Friday, December 02, 2011

Redeeming a Shame-filled Heritage


It is not unusual to find that the genealogy of Jesus is skimmed over at Christmas time. We are eager to get to the miraculous conception and the baby in the manger, and we hurry through all those difficult names and messy, sin-filled lives. We consider those men sort of insignificant - extras in the cast of a wonderful story. Personally, I love to linger over those names as I prepare for the Christmas story. I've always loved the thought that the people mentioned were real live breathing people, with jobs and families, feelings and dreams. Some of them I know well, because chapters of scripture are written about them, but some are mysterious, and I wonder what their lives were like. For years I've  wondered with amazement at the women mentioned in Jesus' genealogy - Tamar who seduced her father-in-law to have a child, Rahab the Jericho harlot who saved the Israelite spies, Ruth the Moabitess who loyally served her Jewish mother-in-law, and Bathsheba who committed adultery with a king. None of them are actually women that Jewish law and tradition would have considered upright and praiseworthy, but each, in her brokenness and sin, was made worthy because God chose them to be a part of His own Son's earthly story.

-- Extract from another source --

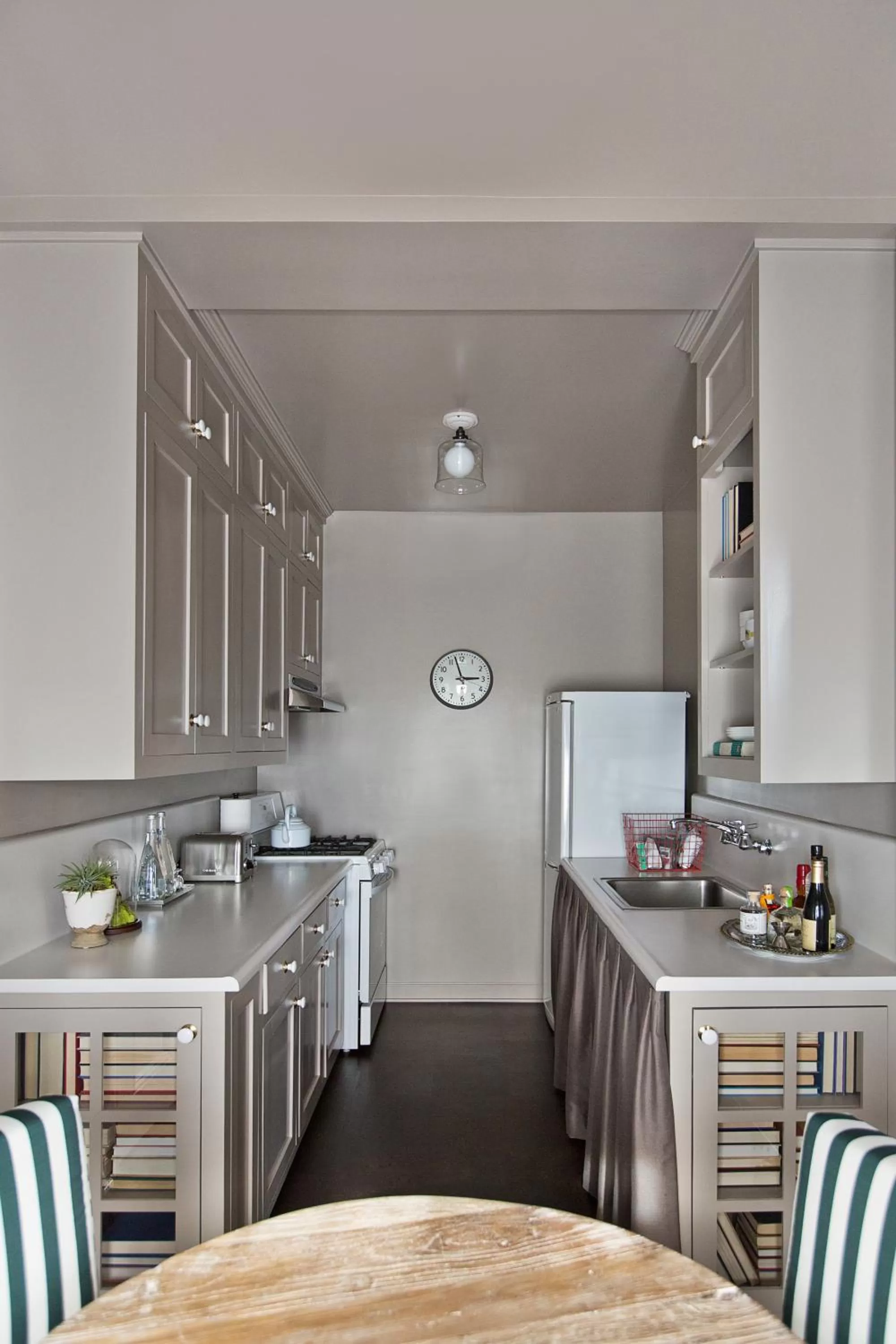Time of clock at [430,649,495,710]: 2:57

Then it hit me this morning. One of the first sacrifices Jesus made for us was to identify with a heritage of people who had messy, complicated, and very sinful lives. It wasn't just the women who were "disreputable" in some way, it was ALL of the people mentioned. Idolaters, adulterers, murderers, liars, cheaters, cowards, thieves … the list goes on and on. Even though some of the men mentioned were considered righteous by God, even those men committed some pretty awful sins. These were the men that the holy, righteous, good Son of God identified Himself with. He set aside His very identity as the only Son of God, and exchanged it for a genealogy of men and women who were known for their shortcomings, weaknesses, and sins. That horrifies me … and at the same time I find great comfort in it. To think of the burden Jesus bore at being related to such people almost embarrasses me. But then I realize that it is because of this that I can understand and accept His willingness to identify Himself with me. It fills me with awe that God is able to use even MY weak, broken, sinful life to bring about great things, because He has used lives like mine for generations past to bring about the full revelation of Himself in His Son.

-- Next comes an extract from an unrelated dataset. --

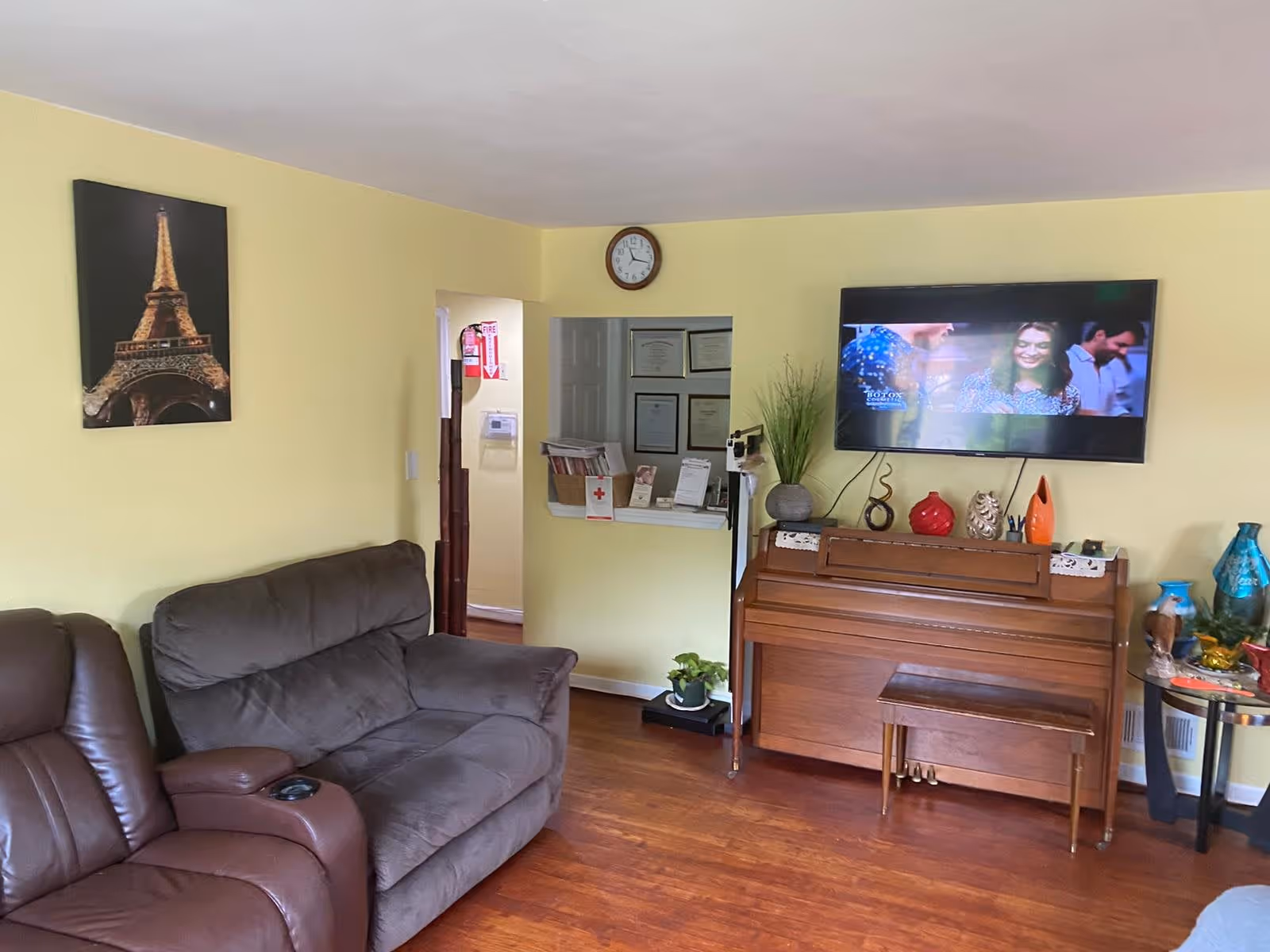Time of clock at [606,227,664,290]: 11:17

There is great comfort for me in this list of men and women. As I look at this long list of names and see among them men who failed as fathers, I realize that God can bring about good for and from our children, even when we fail. As I see men and women marked through generations for their sins I realize God can use sinners like me. As I pick out names of no ones, I see that God is able to use simple, unremarkable people for great glory and blessing. God brings good out of failure and sin. God brings blessing to those who don't deserve it. God uses the weak and broken to show His strength. That is the whole message in the Christmas story.

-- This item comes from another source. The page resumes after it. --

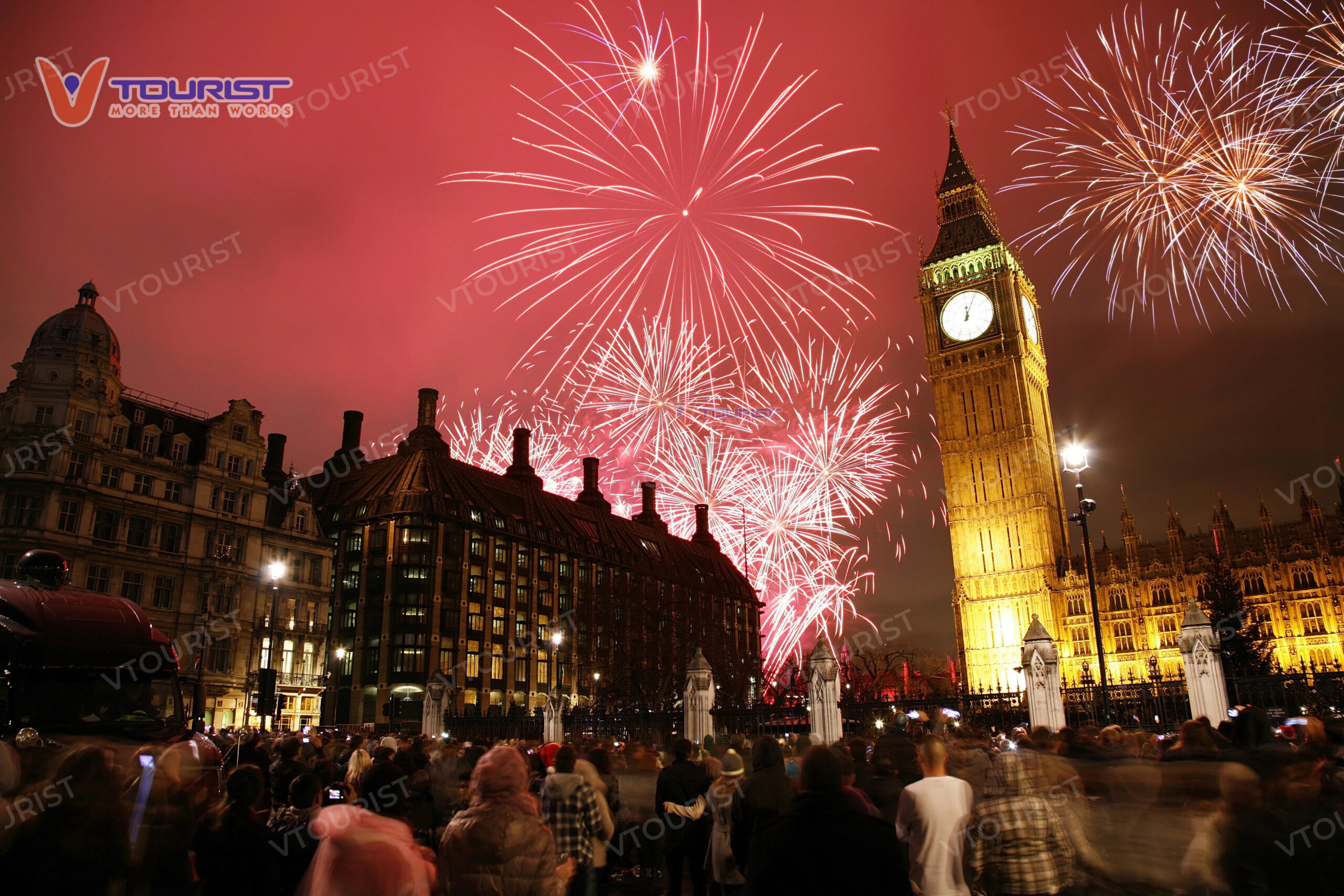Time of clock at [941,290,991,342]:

There is one more surprise in this "boring list of names." We live in a world where families are divided and filled with disputes and dissension. In broken families husbands and wives fight, control over children is argued over, and children are left trying to figure out how to put together a genealogy of parents, step-parents, half-siblings, live-in boyfriends or girlfriends, etc. Joseph had no actual claim to the paternity of Jesus, and he knew it. And yet here in Matthew God does not dispute Joseph's lineage in the story of His Son, but proclaims it. God used the illegitimate relationship of Joseph to fulfill His very true and legitimate prophecies of His Son's genealogy. It makes sense. None of us are really "legitimate" children of God; we are all adopted. We are only made legitimate by God's One and Only Son. The only One who could claim His true paternity was of God was Jesus, yet instead of clinging to this identity and keeping it for Himself, He shared it. Isn't sharing Jesus and opening up our homes - our families - one of the best gifts we can give to those who don't have Him?